Source document:
○ ○ ○ ○
[Beignet] [PATCH 2/4] GBE: Implement to_local/private/global() function
xionghu.luo at intel.com
xionghu.luo at intel.com
Mon Jan 18 19:29:07 PST 2016
From: Ruiling Song <ruiling.song at intel.com>
to avoid zero address in local memory, 4 bytes is reserved. this will be fixed later.
Signed-off-by: Ruiling Song <ruiling.song at intel.com>
---
backend/src/backend/program.h | 1 +
backend/src/ir/profile.cpp | 4 +++-
backend/src/ir/profile.hpp | 3 ++-
backend/src/libocl/include/ocl_misc.h | 6 ++++++
backend/src/libocl/src/ocl_misc.cl | 21 +++++++++++++++++++++
backend/src/llvm/llvm_gen_backend.cpp | 22 ++++++++++++++++++++++
backend/src/llvm/llvm_gen_ocl_function.hxx | 1 +
src/cl_command_queue_gen7.c | 12 +++++++++---
8 files changed, 65 insertions(+), 5 deletions(-)
○ ○ ○ ○
Stored dataset items:
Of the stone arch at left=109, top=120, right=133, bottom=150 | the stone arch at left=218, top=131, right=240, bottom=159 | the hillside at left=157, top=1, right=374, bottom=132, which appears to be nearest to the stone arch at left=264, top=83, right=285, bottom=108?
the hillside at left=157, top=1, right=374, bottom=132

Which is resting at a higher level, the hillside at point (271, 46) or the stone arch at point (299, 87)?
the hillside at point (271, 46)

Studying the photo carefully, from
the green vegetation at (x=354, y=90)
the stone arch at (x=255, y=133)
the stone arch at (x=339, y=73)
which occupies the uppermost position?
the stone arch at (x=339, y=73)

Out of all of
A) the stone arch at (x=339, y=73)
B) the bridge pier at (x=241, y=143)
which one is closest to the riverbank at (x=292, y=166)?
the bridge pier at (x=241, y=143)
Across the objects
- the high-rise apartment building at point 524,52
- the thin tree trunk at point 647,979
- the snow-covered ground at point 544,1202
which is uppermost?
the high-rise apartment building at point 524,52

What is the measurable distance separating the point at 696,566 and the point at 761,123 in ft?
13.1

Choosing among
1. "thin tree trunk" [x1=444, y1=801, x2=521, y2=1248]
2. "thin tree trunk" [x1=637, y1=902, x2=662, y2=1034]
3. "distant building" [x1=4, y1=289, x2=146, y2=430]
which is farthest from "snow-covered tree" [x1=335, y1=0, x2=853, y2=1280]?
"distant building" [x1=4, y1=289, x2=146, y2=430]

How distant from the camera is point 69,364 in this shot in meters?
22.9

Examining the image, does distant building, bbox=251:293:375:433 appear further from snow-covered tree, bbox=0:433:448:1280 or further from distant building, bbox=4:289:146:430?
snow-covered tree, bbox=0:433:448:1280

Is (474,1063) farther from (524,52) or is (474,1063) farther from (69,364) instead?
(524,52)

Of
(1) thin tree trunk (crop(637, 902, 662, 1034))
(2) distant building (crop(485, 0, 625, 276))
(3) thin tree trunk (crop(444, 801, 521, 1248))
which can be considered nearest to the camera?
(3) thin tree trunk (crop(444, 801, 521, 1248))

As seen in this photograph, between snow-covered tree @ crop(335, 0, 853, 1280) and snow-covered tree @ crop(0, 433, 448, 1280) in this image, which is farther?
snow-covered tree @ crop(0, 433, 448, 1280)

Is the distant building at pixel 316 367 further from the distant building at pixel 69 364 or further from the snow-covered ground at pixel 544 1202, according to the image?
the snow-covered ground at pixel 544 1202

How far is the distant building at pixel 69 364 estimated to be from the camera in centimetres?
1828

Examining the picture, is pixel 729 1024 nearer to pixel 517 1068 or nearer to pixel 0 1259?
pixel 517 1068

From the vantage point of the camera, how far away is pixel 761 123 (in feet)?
○ ○ ○ ○
Written tasks:
(a) Copy out the records from the line containing "What is the" through the end of the records, with no changes.
(b) Extend the patch message about implementing to_local/private/global() onward from its final line.

Task answers:
(a)
What is the measurable distance separating the point at 696,566 and the point at 761,123 in ft?
13.1

Choosing among
1. "thin tree trunk" [x1=444, y1=801, x2=521, y2=1248]
2. "thin tree trunk" [x1=637, y1=902, x2=662, y2=1034]
3. "distant building" [x1=4, y1=289, x2=146, y2=430]
which is farthest from "snow-covered tree" [x1=335, y1=0, x2=853, y2=1280]?
"distant building" [x1=4, y1=289, x2=146, y2=430]

How distant from the camera is point 69,364 in this shot in meters?
22.9

Examining the image, does distant building, bbox=251:293:375:433 appear further from snow-covered tree, bbox=0:433:448:1280 or further from distant building, bbox=4:289:146:430?
snow-covered tree, bbox=0:433:448:1280

Is (474,1063) farther from (524,52) or is (474,1063) farther from (69,364) instead?
(524,52)

Of
(1) thin tree trunk (crop(637, 902, 662, 1034))
(2) distant building (crop(485, 0, 625, 276))
(3) thin tree trunk (crop(444, 801, 521, 1248))
which can be considered nearest to the camera?
(3) thin tree trunk (crop(444, 801, 521, 1248))

As seen in this photograph, between snow-covered tree @ crop(335, 0, 853, 1280) and snow-covered tree @ crop(0, 433, 448, 1280) in this image, which is farther?
snow-covered tree @ crop(0, 433, 448, 1280)

Is the distant building at pixel 316 367 further from the distant building at pixel 69 364 or further from the snow-covered ground at pixel 544 1202, according to the image?
the snow-covered ground at pixel 544 1202

How far is the distant building at pixel 69 364 estimated to be from the camera in centimetres?
1828

Examining the picture, is pixel 729 1024 nearer to pixel 517 1068 or nearer to pixel 0 1259?
pixel 517 1068

From the vantage point of the camera, how far away is pixel 761 123 (in feet)?

(b)
diff --git a/backend/src/backend/program.h b/backend/src/backend/program.h
index 03150bc..0eece8f 100644
--- a/backend/src/backend/program.h
+++ b/backend/src/backend/program.h
@@ -100,6 +100,7 @@ enum gbe_curbe_type {
GBE_CURBE_DW_BLOCK_IP,
GBE_CURBE_THREAD_NUM,
GBE_CURBE_CONSTANT_ADDRSPACE,
+ GBE_CURBE_STACK_SIZE,
GBE_GEN_REG,
};
diff --git a/backend/src/ir/profile.cpp b/backend/src/ir/profile.cpp
index 0699167..4f28e34 100644
--- a/backend/src/ir/profile.cpp
+++ b/backend/src/ir/profile.cpp
@@ -44,7 +44,8 @@ namespace ir {
"retVal",
"printf_buffer_pointer", "printf_index_buffer_pointer",
"dwblockip",
- "constant_addrspace_start"
+ "constant_addrspace_start",
+ "stack_size"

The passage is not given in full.